Figure 6. ACE (green) overexpressed by microglia (MG) and CD45high-Mo/MΦ (red) in AD+ACE10/10 mice is associated with smaller and diffused hippocampal Aβ plaques (cyan). In AD+ACE10/10 mice, blood-borne macrophages over express high ACE and are tightly associated with plaque and engulfing Aβ. (Bernstein, Koronyo et al., JCI 2014)

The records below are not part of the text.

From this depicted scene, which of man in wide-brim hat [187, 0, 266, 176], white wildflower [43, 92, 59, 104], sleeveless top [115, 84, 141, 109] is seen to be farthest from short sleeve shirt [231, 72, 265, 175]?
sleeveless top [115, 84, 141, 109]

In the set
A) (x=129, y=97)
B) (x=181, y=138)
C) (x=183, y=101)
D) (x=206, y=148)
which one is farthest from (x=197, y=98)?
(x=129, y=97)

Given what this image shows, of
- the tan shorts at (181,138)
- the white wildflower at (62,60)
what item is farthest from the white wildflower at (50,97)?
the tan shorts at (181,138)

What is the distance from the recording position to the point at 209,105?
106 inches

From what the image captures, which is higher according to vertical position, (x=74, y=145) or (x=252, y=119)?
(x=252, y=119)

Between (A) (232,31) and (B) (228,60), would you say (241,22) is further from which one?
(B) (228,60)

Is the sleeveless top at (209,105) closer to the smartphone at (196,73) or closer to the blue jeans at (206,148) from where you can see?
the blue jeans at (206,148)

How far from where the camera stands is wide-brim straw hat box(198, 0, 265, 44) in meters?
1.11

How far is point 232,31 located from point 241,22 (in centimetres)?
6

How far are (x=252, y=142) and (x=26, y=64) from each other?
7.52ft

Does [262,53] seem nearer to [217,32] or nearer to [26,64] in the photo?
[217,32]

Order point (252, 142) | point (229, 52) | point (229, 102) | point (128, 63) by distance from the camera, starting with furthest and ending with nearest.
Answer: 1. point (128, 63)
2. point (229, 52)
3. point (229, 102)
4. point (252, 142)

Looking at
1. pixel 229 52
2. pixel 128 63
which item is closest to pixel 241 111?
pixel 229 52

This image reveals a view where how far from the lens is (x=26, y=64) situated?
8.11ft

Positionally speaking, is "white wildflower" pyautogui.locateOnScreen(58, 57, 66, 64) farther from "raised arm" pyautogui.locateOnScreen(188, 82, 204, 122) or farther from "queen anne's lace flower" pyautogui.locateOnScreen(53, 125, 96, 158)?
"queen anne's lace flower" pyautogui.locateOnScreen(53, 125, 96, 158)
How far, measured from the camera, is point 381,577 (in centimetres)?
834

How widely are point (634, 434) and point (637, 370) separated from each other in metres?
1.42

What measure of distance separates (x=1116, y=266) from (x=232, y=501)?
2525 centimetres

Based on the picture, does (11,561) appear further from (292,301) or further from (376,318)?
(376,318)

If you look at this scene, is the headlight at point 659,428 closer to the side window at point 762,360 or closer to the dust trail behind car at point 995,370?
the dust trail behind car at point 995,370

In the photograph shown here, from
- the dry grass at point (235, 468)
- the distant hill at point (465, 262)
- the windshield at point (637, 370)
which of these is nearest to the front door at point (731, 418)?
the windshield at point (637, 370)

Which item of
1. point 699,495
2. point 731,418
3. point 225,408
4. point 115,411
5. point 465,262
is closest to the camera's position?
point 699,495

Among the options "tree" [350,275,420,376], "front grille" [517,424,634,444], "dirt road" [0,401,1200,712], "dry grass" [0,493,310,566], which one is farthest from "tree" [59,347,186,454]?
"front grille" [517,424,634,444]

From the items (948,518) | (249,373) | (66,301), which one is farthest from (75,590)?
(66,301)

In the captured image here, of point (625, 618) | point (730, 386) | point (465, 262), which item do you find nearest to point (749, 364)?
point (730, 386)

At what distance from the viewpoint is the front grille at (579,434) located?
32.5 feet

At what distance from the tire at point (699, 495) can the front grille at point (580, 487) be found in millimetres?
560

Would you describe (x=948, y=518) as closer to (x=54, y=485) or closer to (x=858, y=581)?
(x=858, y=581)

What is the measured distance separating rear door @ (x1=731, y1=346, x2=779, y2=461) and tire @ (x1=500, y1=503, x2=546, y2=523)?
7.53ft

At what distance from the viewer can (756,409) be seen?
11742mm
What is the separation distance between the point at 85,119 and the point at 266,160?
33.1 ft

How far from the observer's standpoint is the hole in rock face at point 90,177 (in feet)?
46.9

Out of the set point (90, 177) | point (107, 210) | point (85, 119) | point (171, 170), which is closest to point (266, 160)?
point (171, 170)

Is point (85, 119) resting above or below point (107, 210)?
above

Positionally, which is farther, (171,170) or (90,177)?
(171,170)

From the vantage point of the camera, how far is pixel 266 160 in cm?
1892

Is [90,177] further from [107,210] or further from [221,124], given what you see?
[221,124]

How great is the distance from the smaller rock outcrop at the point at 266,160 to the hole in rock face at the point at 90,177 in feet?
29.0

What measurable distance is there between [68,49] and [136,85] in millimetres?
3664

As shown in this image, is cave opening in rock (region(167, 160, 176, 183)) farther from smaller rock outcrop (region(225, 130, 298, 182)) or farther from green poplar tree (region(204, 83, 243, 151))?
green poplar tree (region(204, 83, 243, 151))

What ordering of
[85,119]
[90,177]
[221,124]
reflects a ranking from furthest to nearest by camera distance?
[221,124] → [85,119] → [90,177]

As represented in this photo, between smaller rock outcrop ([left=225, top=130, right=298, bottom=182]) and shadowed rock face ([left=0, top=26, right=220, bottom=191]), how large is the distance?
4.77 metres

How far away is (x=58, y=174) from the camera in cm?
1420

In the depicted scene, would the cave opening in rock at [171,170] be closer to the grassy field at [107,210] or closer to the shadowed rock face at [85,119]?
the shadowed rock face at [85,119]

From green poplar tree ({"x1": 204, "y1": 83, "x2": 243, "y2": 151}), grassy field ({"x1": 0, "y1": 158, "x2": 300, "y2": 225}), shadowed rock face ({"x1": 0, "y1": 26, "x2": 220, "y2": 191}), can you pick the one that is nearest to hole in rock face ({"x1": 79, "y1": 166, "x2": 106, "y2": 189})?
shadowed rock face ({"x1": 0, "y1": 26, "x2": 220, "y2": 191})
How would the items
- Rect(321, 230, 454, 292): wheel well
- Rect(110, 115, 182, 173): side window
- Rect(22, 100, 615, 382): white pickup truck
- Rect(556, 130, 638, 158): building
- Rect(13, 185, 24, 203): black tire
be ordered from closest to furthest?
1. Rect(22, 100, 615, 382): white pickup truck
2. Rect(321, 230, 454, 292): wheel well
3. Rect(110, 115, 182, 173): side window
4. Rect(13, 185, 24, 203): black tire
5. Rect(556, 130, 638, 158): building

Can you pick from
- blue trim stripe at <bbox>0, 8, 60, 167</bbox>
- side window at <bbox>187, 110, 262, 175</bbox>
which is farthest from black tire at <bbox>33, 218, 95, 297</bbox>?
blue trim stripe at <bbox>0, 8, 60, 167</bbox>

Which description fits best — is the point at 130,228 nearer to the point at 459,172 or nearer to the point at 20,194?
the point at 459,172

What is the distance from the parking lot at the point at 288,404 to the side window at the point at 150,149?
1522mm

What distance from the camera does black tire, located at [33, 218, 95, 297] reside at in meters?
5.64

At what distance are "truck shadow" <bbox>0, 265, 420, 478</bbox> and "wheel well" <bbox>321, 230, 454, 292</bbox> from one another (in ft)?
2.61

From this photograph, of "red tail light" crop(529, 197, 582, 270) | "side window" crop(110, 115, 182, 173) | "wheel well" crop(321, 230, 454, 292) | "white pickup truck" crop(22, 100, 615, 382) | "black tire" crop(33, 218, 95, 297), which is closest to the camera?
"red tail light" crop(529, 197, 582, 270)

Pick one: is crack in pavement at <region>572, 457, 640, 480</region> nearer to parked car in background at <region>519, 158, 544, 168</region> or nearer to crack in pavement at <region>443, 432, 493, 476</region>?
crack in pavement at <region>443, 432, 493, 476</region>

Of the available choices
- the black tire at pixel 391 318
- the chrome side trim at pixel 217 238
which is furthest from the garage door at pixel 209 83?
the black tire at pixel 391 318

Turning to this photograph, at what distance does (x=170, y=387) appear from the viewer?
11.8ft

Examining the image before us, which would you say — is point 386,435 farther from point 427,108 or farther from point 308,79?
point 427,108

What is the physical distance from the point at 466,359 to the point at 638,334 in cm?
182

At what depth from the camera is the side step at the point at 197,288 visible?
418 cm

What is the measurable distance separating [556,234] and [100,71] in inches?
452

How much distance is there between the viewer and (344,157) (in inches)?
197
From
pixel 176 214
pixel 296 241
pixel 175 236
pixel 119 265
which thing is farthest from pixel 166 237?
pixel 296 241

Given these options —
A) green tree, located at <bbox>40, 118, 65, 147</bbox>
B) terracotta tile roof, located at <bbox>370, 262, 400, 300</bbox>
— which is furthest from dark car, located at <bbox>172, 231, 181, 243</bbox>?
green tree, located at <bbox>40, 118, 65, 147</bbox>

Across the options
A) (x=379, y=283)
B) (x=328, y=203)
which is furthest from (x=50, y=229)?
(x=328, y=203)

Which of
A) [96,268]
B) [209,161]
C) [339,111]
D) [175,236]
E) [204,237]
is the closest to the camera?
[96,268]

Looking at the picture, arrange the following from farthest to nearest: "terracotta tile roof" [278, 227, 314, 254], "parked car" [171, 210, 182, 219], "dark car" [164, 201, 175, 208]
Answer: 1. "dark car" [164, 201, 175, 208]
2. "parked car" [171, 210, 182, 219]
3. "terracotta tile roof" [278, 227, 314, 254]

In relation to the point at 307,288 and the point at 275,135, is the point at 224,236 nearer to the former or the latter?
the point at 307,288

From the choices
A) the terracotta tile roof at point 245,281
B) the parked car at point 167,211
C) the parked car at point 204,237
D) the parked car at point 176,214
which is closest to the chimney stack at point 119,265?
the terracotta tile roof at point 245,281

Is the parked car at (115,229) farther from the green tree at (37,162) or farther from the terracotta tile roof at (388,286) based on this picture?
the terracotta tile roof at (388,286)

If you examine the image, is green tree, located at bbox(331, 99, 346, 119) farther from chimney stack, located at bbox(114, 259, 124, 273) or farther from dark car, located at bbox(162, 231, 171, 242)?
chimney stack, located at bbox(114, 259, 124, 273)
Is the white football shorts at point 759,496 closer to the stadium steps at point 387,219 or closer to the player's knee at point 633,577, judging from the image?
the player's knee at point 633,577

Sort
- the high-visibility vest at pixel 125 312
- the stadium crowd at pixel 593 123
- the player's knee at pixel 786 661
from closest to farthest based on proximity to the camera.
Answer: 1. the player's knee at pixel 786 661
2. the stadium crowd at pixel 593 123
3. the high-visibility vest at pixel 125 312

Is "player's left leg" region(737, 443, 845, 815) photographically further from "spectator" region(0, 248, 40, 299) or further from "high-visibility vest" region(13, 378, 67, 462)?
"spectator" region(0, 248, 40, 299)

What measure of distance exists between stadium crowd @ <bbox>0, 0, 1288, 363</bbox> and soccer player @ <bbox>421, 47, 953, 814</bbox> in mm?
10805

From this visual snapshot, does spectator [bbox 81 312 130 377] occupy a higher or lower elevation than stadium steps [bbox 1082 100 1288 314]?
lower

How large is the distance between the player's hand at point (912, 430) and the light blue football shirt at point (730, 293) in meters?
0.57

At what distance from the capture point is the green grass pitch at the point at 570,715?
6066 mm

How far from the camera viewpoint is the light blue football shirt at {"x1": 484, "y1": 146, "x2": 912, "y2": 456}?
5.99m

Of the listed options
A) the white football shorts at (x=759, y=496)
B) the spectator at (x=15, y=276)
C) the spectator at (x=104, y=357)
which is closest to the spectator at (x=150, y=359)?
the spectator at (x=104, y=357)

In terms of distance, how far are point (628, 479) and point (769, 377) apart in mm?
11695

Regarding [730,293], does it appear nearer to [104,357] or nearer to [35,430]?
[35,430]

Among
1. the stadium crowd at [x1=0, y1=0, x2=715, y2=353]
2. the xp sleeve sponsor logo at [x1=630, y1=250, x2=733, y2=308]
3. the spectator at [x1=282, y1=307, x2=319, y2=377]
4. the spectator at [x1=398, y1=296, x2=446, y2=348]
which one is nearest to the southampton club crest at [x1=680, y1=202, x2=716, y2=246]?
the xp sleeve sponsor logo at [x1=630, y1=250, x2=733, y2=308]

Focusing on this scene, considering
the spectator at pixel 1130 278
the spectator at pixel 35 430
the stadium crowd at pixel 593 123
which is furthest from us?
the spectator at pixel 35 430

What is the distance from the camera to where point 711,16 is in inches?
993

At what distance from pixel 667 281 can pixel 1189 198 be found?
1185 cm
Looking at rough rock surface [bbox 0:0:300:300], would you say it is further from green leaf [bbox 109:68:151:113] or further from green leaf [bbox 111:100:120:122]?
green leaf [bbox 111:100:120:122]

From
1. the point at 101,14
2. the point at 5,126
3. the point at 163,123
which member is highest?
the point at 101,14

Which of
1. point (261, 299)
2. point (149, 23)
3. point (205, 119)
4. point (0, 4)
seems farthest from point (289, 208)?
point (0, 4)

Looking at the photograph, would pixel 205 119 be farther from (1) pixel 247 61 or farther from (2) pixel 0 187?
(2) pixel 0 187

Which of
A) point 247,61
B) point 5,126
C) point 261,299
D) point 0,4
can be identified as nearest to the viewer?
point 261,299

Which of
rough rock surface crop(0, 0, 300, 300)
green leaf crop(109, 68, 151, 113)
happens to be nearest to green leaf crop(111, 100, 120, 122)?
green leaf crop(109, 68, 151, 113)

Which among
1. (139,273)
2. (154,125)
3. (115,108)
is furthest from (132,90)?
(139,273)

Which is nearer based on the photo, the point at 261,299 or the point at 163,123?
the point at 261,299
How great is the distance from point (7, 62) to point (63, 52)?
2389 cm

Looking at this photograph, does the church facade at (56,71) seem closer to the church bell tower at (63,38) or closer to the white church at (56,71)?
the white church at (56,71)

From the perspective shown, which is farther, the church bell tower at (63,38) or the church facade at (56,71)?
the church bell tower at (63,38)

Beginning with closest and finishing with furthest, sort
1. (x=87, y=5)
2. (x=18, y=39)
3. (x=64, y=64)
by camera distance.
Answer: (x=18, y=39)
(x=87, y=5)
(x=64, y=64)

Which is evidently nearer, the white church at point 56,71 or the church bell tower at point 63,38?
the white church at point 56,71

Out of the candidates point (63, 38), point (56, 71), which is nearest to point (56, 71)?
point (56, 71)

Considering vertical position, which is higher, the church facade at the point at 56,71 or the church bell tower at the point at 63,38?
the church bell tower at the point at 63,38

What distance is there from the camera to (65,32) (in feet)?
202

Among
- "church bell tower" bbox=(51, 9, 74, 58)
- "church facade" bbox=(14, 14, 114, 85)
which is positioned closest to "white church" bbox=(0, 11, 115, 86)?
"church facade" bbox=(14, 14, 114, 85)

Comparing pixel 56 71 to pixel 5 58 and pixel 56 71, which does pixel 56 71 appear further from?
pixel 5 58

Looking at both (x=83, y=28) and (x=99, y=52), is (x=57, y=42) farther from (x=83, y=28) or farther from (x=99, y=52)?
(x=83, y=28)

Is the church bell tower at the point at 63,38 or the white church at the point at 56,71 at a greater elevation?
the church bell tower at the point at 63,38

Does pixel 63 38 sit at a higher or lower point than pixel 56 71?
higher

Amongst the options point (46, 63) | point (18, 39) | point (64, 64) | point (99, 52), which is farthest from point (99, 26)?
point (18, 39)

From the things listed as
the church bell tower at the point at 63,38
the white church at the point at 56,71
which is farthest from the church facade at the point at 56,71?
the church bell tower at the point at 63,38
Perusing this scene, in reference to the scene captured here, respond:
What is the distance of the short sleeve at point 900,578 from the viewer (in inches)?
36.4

Immune-Based Mechanisms of Repair for Neurodegenerative Disorders
- Pathological aging of peripheral immune system in ALS, Parkinson’s and Alzheimer’s diseases
Key factors involved in a pathological aging of the immune system in the thymus of amyotrophic lateral sclerosis (ALS) mice and human patients have been identified by Maya Koronyo-Hamaoui, PhD, and Michal Schwartz, PhD in collaboration. The results from these studies propose that natural killer T (NKT) cells with decreased hepatic expression of IGF-1 are potential contributors in ALS, and that the liver is a site of a major pathology in this disease. Another study, in collaboration with Dwain Morris-Irvine, PhD, MPH and Christopher Wheeler, PhD, demonstrates that Parkinsonian rodents deficient in T cells perform poorly on behavioral tests and lose selective dopaminergic neurons. These studies may lead to novel immunotherapies and diagnostic biomarkers for Parkinson’s (PD). The combined studies suggest that specific functions of age-related defective T cells can cause AD or PD-like pathology and may contribute to ALS progression, and identifies certain factors as potential targets to counteract neurodegeneration.